Running in sand SUCKS anyways, but add in 90 degree heat, no shade or breeze, it was tough! Yes, you're tired physically, but I think mentally this part of the run was the hardest for me.
I had chills intermittently during this part, I'm not sure if it was a side effect from my sting or if it was because of the heat, probably the heat!
I was happy to see that we were headed into some wooded trails after all that time in the sand! This part led us back to the mess hall and to the slip n’ slide.
I dove on the slide and then stood there while some very nice gentlemen sprayed my head with a water hose.
It was a religious moment.
I did it! I finished my first trail race! I came in 6th place for females and 13th overall for Saturday. I'm happy with how things went, and am looking forward to next year's race! I definitely took it slow since I didn't really know what to expect. During the pre-race pep talk, they said to conserve energy so that you can finish strong. I know I could have pushed it a bit more, but am glad I was conservative!

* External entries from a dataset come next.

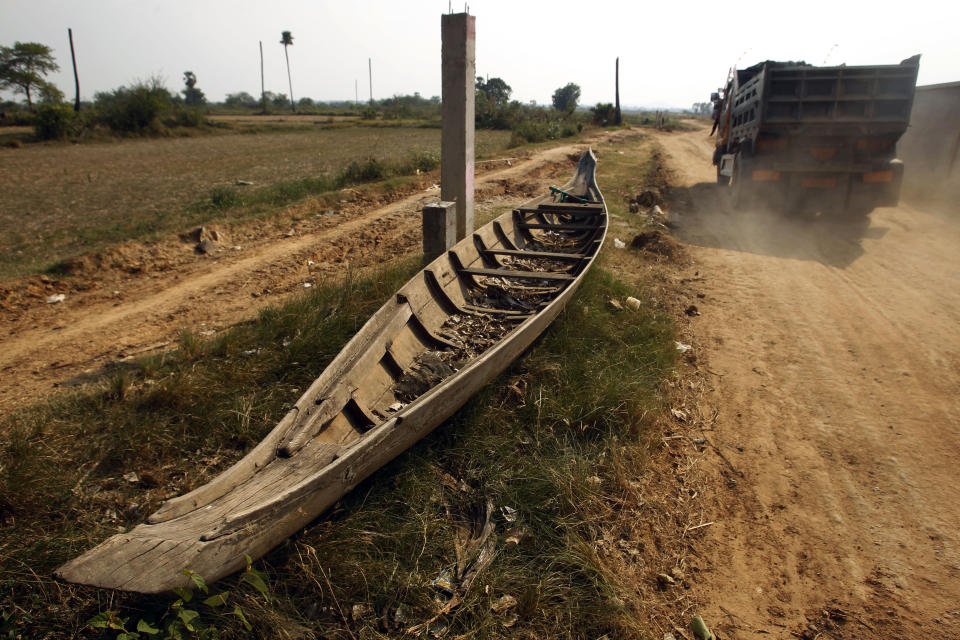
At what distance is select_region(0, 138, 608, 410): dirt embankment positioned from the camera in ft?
15.1

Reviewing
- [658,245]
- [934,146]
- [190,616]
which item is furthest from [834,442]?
[934,146]

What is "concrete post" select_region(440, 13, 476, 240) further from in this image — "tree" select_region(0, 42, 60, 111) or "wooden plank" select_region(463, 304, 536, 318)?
"tree" select_region(0, 42, 60, 111)

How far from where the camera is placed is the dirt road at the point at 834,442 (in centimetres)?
266

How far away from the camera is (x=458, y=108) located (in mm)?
5617

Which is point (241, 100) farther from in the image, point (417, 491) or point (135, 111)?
point (417, 491)

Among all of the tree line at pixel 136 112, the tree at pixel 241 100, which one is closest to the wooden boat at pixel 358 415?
the tree line at pixel 136 112

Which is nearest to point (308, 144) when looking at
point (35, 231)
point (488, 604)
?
point (35, 231)

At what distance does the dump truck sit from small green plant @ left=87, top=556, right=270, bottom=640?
959 centimetres

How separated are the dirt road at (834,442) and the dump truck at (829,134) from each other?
5.49ft

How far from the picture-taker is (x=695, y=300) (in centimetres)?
632

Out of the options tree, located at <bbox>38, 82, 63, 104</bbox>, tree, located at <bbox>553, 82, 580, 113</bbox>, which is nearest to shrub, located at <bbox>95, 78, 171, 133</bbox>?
tree, located at <bbox>38, 82, 63, 104</bbox>

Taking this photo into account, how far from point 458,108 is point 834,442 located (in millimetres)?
4539

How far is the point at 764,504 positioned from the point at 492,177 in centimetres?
1088

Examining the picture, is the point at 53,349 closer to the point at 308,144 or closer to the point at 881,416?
the point at 881,416
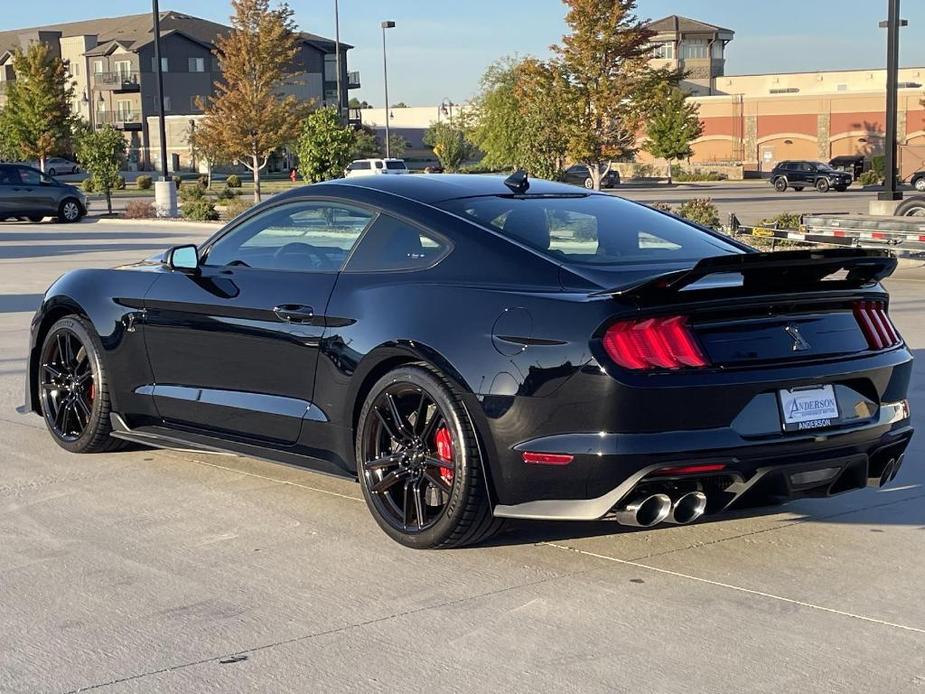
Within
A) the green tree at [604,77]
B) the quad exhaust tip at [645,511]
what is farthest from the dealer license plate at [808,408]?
the green tree at [604,77]

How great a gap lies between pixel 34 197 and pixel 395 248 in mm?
31506

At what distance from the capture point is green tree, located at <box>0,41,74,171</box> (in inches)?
2331

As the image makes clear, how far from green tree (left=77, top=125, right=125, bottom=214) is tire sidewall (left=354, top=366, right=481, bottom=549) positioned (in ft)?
114

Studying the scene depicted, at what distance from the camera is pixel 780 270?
5.05 meters

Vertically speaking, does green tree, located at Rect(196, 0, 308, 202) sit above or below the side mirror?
above

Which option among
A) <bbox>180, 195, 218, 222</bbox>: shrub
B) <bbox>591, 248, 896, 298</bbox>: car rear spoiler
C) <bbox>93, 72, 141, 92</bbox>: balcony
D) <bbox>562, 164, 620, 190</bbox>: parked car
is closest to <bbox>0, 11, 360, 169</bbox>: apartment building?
<bbox>93, 72, 141, 92</bbox>: balcony

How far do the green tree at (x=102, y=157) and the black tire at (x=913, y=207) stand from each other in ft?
75.5

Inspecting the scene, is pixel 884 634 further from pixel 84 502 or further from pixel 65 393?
pixel 65 393

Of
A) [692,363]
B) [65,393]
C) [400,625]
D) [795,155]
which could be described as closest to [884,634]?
[692,363]

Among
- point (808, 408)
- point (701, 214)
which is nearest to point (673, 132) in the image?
point (701, 214)

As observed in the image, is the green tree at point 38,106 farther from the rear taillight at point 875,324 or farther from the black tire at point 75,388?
the rear taillight at point 875,324

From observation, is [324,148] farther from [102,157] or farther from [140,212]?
[102,157]

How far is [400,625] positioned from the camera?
4625 mm

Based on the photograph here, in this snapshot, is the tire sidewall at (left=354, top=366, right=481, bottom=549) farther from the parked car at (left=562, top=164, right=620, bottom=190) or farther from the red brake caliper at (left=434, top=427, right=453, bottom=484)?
the parked car at (left=562, top=164, right=620, bottom=190)
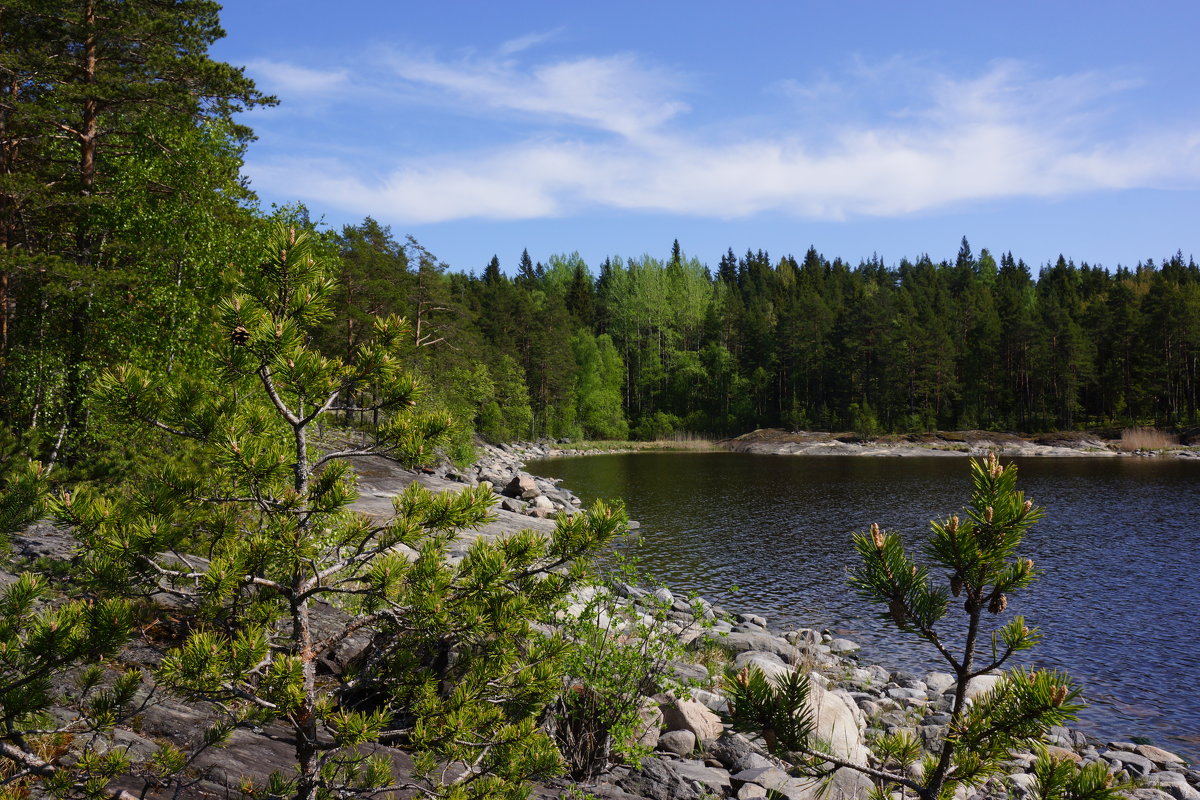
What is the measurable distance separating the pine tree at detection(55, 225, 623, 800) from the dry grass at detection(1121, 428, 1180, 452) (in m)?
80.0

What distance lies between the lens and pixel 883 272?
13488cm

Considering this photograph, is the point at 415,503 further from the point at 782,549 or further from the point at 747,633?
the point at 782,549

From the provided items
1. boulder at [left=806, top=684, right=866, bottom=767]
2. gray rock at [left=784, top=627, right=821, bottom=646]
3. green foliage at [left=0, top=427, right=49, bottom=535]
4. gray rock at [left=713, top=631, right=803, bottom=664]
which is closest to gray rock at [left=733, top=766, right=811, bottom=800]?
boulder at [left=806, top=684, right=866, bottom=767]

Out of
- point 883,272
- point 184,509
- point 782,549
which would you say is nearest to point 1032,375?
point 883,272

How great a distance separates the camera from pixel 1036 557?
23078mm

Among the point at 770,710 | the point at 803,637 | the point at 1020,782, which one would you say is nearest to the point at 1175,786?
the point at 1020,782

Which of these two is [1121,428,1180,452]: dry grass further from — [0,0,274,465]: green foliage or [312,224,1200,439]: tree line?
[0,0,274,465]: green foliage

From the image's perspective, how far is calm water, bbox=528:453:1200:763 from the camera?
545 inches

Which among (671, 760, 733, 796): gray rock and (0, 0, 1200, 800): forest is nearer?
(0, 0, 1200, 800): forest

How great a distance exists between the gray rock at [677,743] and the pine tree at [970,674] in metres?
5.39

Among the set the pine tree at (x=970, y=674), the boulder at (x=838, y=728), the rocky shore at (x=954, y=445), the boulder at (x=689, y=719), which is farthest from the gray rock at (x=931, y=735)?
the rocky shore at (x=954, y=445)

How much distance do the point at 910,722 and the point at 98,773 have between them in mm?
11029

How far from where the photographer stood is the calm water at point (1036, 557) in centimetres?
1384

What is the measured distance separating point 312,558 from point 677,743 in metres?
5.83
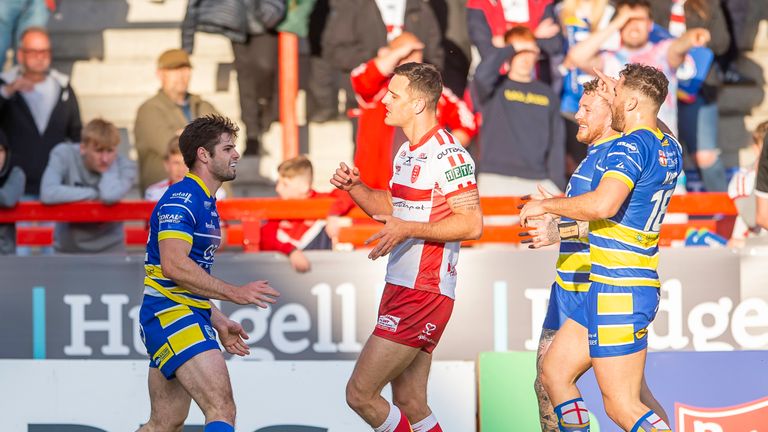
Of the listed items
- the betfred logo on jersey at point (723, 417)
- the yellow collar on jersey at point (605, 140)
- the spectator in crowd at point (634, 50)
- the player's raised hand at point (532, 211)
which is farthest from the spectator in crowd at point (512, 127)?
the player's raised hand at point (532, 211)

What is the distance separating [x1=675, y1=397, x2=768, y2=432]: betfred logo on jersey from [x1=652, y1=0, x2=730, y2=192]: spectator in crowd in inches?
152

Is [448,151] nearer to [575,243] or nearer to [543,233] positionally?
[543,233]

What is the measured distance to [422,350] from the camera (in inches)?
269

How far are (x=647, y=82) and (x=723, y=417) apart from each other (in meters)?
2.22

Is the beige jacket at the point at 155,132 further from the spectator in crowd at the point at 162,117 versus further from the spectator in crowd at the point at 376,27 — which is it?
the spectator in crowd at the point at 376,27

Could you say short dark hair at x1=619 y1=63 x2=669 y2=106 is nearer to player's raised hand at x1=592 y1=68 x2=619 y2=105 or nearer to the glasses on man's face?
player's raised hand at x1=592 y1=68 x2=619 y2=105

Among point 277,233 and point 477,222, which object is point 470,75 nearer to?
point 277,233

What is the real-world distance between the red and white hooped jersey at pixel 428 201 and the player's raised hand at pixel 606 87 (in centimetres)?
81

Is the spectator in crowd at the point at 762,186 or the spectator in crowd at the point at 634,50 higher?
the spectator in crowd at the point at 634,50

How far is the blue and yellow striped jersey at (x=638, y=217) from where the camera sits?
6238 millimetres

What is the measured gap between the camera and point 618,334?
6281mm

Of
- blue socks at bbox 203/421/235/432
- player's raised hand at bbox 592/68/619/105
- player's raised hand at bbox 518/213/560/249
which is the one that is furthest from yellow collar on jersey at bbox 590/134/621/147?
blue socks at bbox 203/421/235/432

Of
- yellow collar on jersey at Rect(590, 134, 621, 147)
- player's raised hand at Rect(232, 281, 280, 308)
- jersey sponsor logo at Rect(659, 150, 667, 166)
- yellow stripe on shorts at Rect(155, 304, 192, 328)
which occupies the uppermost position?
yellow collar on jersey at Rect(590, 134, 621, 147)

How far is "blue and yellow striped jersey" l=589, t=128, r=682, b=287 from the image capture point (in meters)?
6.24
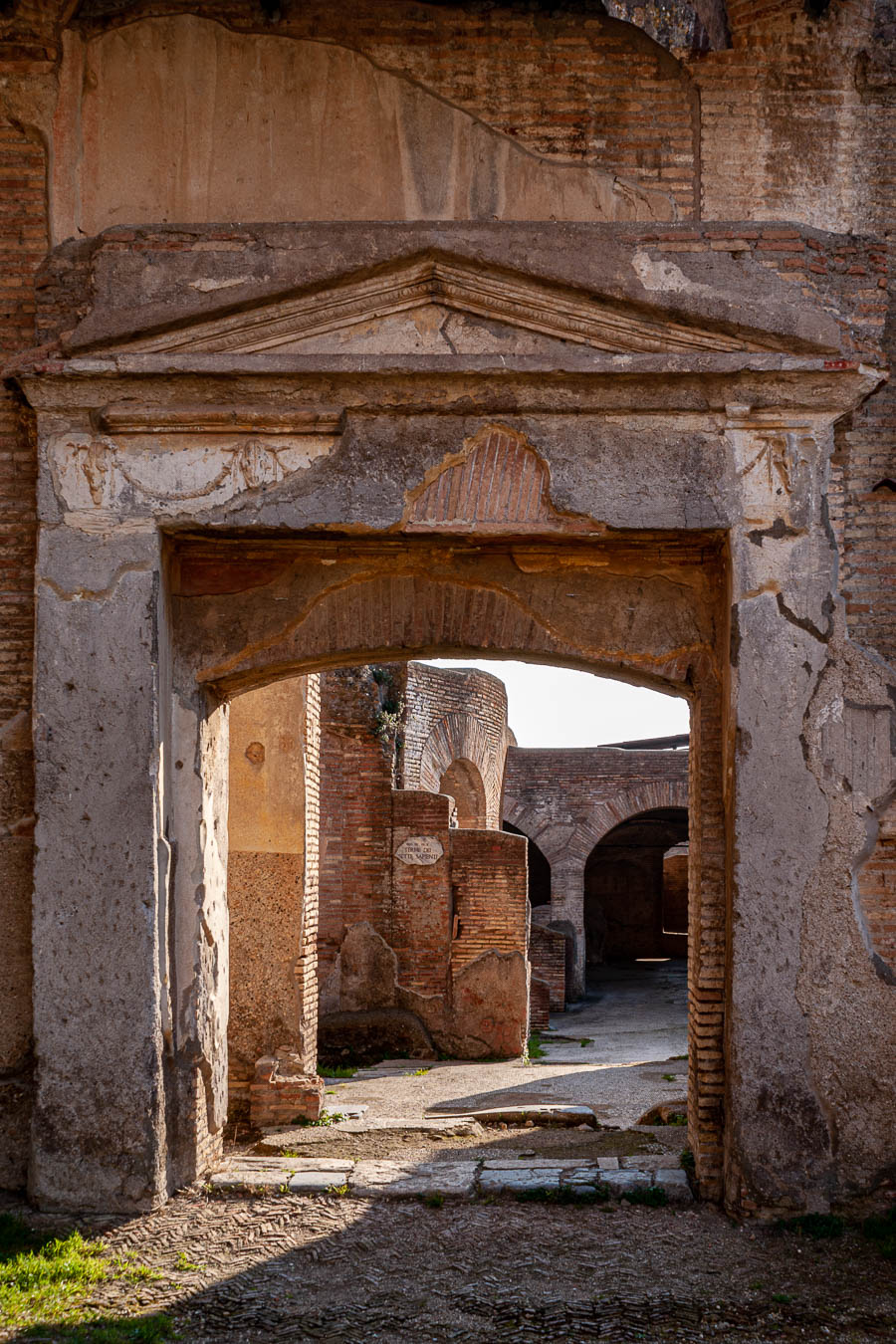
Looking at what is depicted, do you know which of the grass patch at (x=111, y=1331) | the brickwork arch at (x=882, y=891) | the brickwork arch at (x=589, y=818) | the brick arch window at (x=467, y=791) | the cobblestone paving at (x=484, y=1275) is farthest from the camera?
the brickwork arch at (x=589, y=818)

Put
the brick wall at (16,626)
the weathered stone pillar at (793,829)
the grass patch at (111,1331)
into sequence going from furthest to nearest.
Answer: the brick wall at (16,626), the weathered stone pillar at (793,829), the grass patch at (111,1331)

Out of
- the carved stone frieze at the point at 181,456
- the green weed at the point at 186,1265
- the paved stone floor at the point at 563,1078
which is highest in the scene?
the carved stone frieze at the point at 181,456

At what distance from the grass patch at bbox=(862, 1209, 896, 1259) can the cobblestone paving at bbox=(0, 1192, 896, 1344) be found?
6 centimetres

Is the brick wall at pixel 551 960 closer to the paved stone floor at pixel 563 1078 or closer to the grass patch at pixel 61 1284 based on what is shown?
the paved stone floor at pixel 563 1078

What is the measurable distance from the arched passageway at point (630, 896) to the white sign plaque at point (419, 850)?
12427mm

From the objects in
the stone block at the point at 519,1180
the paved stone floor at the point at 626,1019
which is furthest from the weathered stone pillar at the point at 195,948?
the paved stone floor at the point at 626,1019

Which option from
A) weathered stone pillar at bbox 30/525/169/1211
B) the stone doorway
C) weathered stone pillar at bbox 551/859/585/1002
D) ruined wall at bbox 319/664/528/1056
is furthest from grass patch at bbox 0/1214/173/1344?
weathered stone pillar at bbox 551/859/585/1002

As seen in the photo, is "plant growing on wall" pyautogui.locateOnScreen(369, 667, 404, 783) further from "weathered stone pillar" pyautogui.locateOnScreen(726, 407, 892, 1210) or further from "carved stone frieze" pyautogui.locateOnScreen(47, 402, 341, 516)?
"weathered stone pillar" pyautogui.locateOnScreen(726, 407, 892, 1210)

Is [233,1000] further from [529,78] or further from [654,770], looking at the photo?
[654,770]

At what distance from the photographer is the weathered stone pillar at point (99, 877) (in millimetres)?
4637

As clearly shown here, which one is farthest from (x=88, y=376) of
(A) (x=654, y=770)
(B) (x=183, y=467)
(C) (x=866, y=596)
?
(A) (x=654, y=770)

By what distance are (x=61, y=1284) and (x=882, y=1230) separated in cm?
304

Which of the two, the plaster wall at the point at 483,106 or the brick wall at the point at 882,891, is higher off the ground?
the plaster wall at the point at 483,106

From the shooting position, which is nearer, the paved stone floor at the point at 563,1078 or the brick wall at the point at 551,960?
the paved stone floor at the point at 563,1078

SUNDAY - SEND OFF & SHAKE OUT RUN!
The next morning was Day 3 of the stage race, and we got up to send the runners off for the day! We did a four mile shake out run, and we all let out an 'ooomph' when we started running. My bite/sting site was a little bit painful, super itchy, and definitely swollen so I was ready to hop in the car and head home! (72 hours later as I am writing this, my leg is super swollen and still pretty itchy!)
I had such a good time at this race and couldn't be more impressed with the communication from the race director and how smoothly everything went. The volunteers at the aid stations were angels. Every time I walked up to an aid station, someone said, how can I help or what do you need? They grabbed my hydration pack and filled up the big bladder and both small handhelds. At the last aid station (right before I got stung!) someone poured water on my hat and it had a magical effect on me! Great volunteers definitely helped make this day a success! The running part went by so quickly, and I loved all of the views we took in along the way! I would love to participate next year - maybe I will run more than just one day!
Want to join in on the fun next year?? Head over to Hardwin Adventures to get more information and stay tuned for details on the Cumberland Plateau Stage Race in 2017!
Next up for me is the Chicago Marathon on October 9th! If everything goes well, I will be running the Blood Rock 50K on November 19th in Alabama.